Female Priests Among Christians and Mormons, Part 9

[You can find the whole series here.]
Blueprint ecclesiology is one of the arguments put forward by some denominations (including TCJCoLDS). I want to look at a couple of others that might be useful but are more friendly to possible ordination of women. I’m not trying to be exhaustive, largely because I’m sure I can’t do it or I’ve forgotten stuff that could be said.
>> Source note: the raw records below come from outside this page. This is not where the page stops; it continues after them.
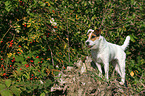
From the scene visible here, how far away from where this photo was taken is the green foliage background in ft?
9.38

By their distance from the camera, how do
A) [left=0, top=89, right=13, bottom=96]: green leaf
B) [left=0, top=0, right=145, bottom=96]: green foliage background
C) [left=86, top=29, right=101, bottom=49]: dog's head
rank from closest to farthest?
[left=0, top=89, right=13, bottom=96]: green leaf
[left=86, top=29, right=101, bottom=49]: dog's head
[left=0, top=0, right=145, bottom=96]: green foliage background

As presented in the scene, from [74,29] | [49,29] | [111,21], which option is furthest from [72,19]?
[111,21]

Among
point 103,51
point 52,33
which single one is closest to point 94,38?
point 103,51

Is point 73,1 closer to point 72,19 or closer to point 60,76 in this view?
point 72,19

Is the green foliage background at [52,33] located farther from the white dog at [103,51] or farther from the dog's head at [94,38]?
the dog's head at [94,38]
First, Quasi-Blueprint ecclesiology. Here, parts of the building (ecclesial structure) are provided in terms of “God has left some instructions but not comprehensive ones.” The criteria for adjustment/existence are “usefulness without harm” and, “the will of God/the Spirit.” What can this mean? More pointedly, what can the will of Christ mean if we aren’t referencing a detailed blueprint left behind by Jesus (or in the case of Mormons, within their larger canon)? It is true that early Mormons were quite sensitive to the notion of blueprint since they were very careful, initially, not to go beyond the Book of Mormon designators in the early Moroni chapters. That went by the board fairly quickly however. Moreover, I don’t believe that LDS have ever lacked for careful even temporary creativity in ecclesiology (think Seventy, First Council of Seventy, Assistants to the Twelve, lone Apostles, Regional Representatives, Executive Administrators, area presidencies, high priest group leaders, traveling bishops, stake bishops, temple presidents, temple matrons, and so on and so forth). History and sociology have played a role in the development of church structures, especially say in the early post apostolic program of bishops and the college of presbyters that emerged at the end of the first century modeled on Jesus and his disciples. This is far more subtle than blueprint ecclesiology.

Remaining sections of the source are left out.